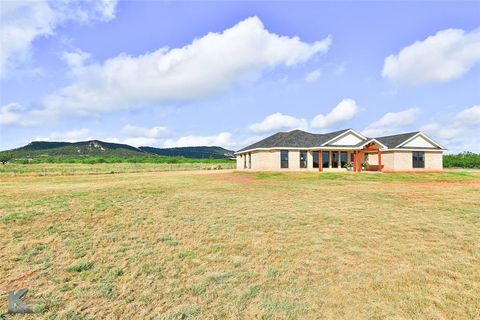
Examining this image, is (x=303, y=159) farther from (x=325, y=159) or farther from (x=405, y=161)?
(x=405, y=161)

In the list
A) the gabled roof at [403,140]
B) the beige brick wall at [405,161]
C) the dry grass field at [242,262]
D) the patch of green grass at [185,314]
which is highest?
the gabled roof at [403,140]

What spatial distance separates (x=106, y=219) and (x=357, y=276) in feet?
27.7

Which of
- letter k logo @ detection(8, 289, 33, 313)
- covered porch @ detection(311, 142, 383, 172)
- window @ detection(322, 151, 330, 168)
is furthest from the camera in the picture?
window @ detection(322, 151, 330, 168)

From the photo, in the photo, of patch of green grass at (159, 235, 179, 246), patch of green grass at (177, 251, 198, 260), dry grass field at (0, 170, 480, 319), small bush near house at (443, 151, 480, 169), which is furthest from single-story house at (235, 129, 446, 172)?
patch of green grass at (177, 251, 198, 260)

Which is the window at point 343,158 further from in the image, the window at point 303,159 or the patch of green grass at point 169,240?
the patch of green grass at point 169,240

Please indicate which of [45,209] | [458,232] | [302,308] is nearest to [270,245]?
[302,308]

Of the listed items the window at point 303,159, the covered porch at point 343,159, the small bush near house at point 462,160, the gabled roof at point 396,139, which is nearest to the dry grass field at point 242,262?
the covered porch at point 343,159

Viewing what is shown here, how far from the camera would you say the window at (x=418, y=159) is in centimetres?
3688

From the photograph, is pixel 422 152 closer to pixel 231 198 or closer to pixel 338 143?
pixel 338 143

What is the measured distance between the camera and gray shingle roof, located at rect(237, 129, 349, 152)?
115 ft

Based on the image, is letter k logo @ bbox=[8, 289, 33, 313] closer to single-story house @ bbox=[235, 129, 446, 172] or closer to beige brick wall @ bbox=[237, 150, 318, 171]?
single-story house @ bbox=[235, 129, 446, 172]

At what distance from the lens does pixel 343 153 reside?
3625cm

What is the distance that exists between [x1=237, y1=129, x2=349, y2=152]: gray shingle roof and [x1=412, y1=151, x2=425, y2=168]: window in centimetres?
1105

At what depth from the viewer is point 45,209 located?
434 inches
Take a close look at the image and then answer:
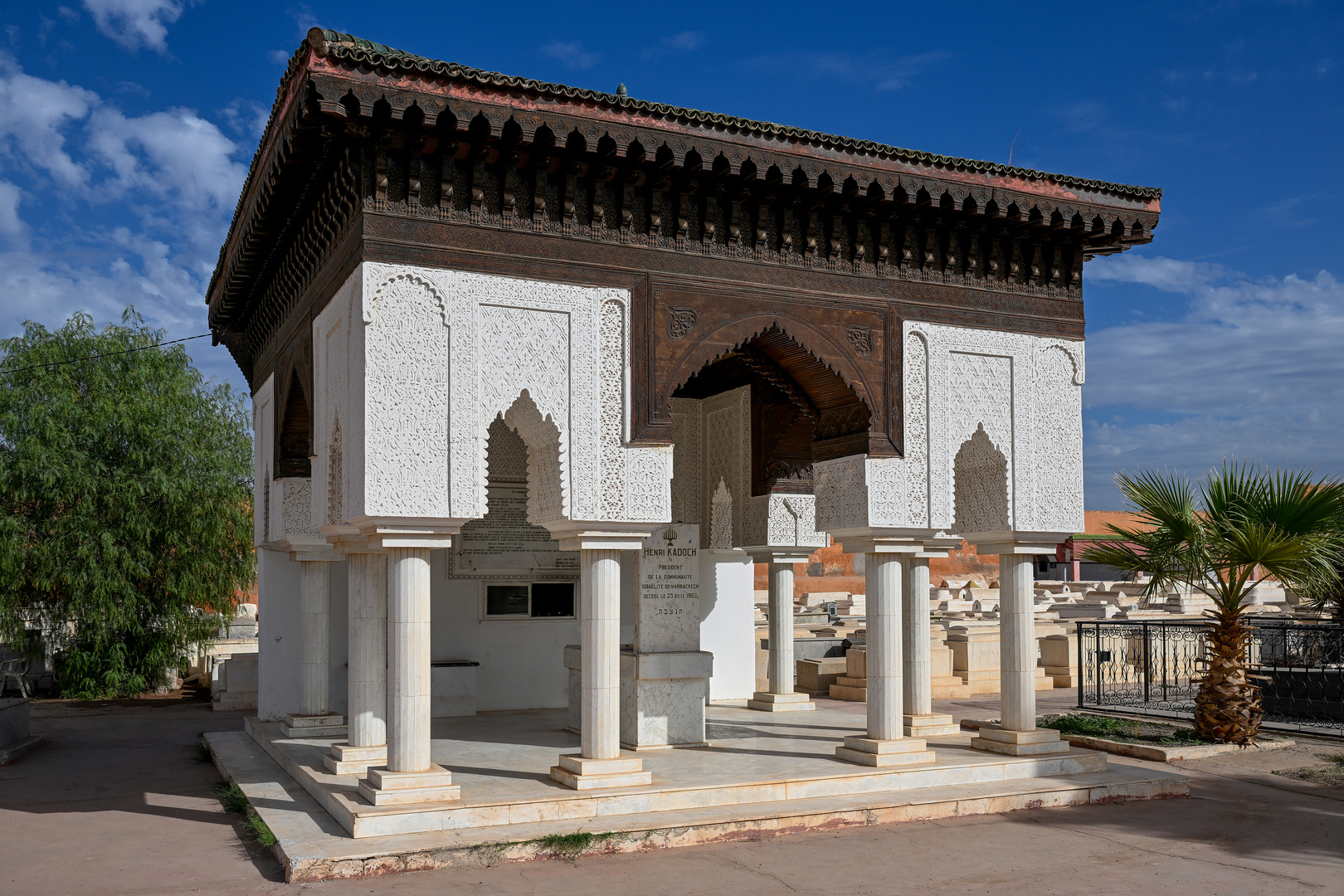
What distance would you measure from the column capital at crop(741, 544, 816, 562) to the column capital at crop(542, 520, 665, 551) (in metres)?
4.92

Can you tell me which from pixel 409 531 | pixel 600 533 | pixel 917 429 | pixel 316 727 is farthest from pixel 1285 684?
pixel 316 727

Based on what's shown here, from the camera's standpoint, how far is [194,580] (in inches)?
650

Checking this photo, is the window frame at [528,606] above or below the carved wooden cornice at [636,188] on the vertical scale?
below

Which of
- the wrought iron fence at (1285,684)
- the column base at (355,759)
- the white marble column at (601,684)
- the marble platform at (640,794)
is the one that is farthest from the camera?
the wrought iron fence at (1285,684)

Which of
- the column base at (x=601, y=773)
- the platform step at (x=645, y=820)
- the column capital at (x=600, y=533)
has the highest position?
the column capital at (x=600, y=533)

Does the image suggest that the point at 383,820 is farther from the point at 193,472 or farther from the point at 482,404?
the point at 193,472

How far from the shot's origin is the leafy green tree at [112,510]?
52.4 feet

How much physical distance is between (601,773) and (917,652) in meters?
3.32

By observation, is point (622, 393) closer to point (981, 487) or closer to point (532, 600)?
point (981, 487)

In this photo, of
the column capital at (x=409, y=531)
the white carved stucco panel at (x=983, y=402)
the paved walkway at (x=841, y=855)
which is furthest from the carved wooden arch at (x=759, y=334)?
the paved walkway at (x=841, y=855)

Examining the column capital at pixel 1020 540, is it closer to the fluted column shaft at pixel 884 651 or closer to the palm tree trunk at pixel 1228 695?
the fluted column shaft at pixel 884 651

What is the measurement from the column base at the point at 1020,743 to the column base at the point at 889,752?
0.72 meters

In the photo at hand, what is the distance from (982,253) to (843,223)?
1.33 metres

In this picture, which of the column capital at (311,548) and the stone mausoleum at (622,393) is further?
the column capital at (311,548)
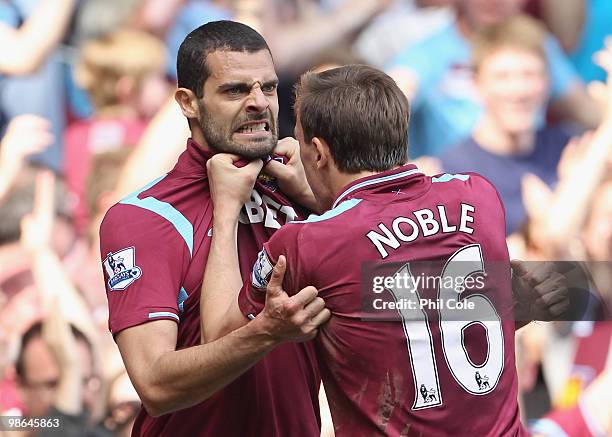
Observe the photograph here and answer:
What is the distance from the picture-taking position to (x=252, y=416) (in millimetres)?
3674

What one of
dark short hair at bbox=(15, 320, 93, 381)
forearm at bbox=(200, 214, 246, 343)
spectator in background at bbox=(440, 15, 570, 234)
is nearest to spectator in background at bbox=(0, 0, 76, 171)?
dark short hair at bbox=(15, 320, 93, 381)

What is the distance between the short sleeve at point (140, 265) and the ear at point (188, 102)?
0.39m

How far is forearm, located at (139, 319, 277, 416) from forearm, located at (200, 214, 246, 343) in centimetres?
9

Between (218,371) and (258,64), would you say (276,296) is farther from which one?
(258,64)

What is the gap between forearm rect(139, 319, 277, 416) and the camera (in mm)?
3164

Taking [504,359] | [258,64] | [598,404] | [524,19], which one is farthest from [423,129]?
[504,359]

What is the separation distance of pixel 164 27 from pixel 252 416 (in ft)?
12.8

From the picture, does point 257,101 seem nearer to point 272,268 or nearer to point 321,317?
point 272,268

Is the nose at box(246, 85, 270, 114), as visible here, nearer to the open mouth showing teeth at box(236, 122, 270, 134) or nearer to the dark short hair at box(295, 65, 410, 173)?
the open mouth showing teeth at box(236, 122, 270, 134)

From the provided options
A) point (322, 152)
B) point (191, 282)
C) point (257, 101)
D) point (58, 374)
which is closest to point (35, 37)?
point (58, 374)

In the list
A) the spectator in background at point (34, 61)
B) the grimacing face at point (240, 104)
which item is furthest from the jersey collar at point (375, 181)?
the spectator in background at point (34, 61)

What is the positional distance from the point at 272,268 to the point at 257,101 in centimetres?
72

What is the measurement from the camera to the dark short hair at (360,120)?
10.7 ft

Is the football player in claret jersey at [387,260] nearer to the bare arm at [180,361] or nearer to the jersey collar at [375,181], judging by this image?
the jersey collar at [375,181]
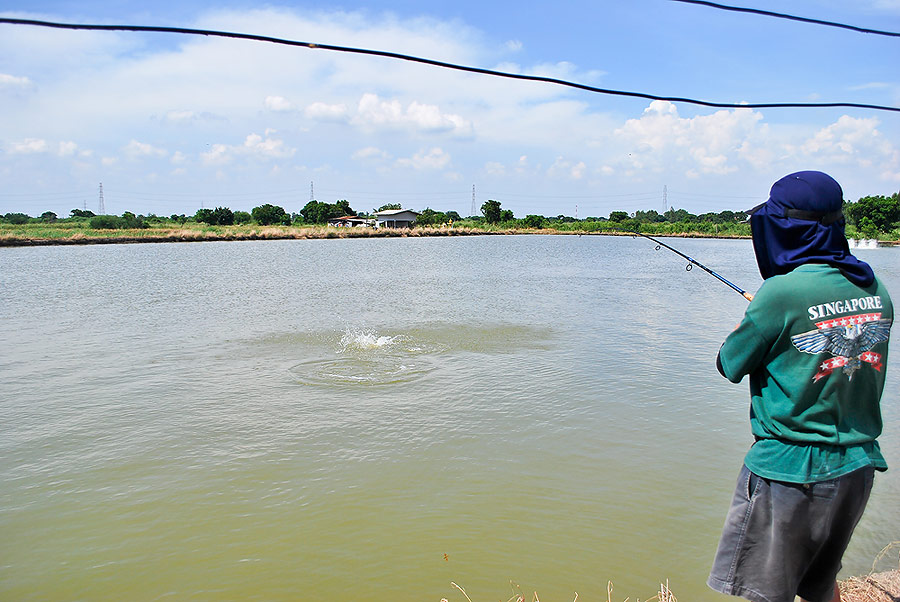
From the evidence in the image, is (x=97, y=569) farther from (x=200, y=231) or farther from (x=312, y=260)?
(x=200, y=231)

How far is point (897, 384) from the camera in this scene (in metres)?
9.29

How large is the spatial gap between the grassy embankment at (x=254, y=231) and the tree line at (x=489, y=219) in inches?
20.8

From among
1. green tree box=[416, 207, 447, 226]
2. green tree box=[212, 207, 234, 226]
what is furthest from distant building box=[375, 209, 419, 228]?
green tree box=[212, 207, 234, 226]

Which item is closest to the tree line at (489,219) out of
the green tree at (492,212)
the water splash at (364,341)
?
the green tree at (492,212)

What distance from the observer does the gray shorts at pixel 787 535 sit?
94.0 inches

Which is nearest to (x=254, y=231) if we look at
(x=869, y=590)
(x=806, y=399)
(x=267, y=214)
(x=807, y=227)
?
(x=267, y=214)

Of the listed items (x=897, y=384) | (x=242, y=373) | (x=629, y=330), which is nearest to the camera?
(x=897, y=384)

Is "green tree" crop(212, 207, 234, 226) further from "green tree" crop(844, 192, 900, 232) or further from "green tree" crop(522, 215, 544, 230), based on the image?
"green tree" crop(844, 192, 900, 232)

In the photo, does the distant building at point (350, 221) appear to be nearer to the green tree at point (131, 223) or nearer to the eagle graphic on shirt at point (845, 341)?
the green tree at point (131, 223)

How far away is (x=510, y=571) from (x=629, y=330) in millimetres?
10292

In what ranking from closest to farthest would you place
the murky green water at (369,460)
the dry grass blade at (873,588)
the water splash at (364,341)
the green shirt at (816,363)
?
1. the green shirt at (816,363)
2. the dry grass blade at (873,588)
3. the murky green water at (369,460)
4. the water splash at (364,341)

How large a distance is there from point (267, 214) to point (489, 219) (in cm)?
3342

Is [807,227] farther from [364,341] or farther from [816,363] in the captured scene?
[364,341]

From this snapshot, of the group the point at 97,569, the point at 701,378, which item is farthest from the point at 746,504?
the point at 701,378
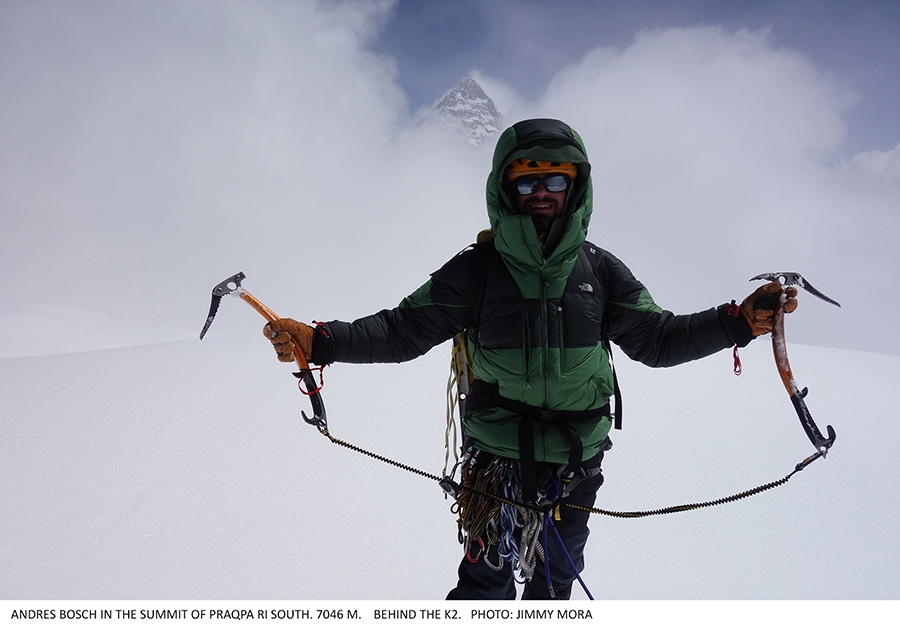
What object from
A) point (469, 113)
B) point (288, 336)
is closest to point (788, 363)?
point (288, 336)

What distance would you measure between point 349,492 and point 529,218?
250 cm

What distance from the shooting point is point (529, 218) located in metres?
2.07

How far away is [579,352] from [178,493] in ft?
9.72

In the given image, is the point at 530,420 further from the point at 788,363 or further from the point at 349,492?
the point at 349,492

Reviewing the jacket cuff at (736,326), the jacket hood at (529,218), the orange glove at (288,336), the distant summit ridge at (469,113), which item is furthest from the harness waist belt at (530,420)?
the distant summit ridge at (469,113)

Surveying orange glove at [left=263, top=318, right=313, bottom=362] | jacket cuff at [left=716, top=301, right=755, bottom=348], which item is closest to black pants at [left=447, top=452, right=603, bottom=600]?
jacket cuff at [left=716, top=301, right=755, bottom=348]

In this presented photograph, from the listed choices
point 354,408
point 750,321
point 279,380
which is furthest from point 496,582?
point 279,380

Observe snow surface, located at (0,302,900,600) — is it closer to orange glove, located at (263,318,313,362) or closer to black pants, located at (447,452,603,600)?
black pants, located at (447,452,603,600)

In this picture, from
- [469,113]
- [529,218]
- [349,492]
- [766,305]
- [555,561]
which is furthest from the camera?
[469,113]

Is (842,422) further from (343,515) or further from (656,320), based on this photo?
(343,515)

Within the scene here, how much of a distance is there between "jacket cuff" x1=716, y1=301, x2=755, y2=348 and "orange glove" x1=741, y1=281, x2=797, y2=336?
0.02 m

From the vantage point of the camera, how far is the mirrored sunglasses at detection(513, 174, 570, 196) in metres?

* _WHAT IS NEEDED_: Repeat word for word the part of the items above that opens with the line containing "In this presented" and closes with the last line of the items.

* _CORRECT RESULT_:
In this presented photograph, from the listed choices
point 354,408
point 750,321
point 279,380
which is furthest from point 496,582?
point 279,380

Observe snow surface, located at (0,302,900,600) — is it closer to orange glove, located at (263,318,313,362) or closer to black pants, located at (447,452,603,600)?
black pants, located at (447,452,603,600)

In this picture, from
- [469,113]
- [529,218]
- [349,492]
- [766,305]
- [555,561]
which is furthest from the camera?
[469,113]

Is (842,422) further from (343,515) or further from (656,320), based on this photo?
(343,515)

Within the scene here, how much of a distance is there between "jacket cuff" x1=716, y1=301, x2=755, y2=348 and "orange glove" x1=741, y1=281, x2=797, y2=336?
0.02 m

From the vantage point of the camera, how far is the mirrored sunglasses at detection(513, 174, 570, 196) in metres?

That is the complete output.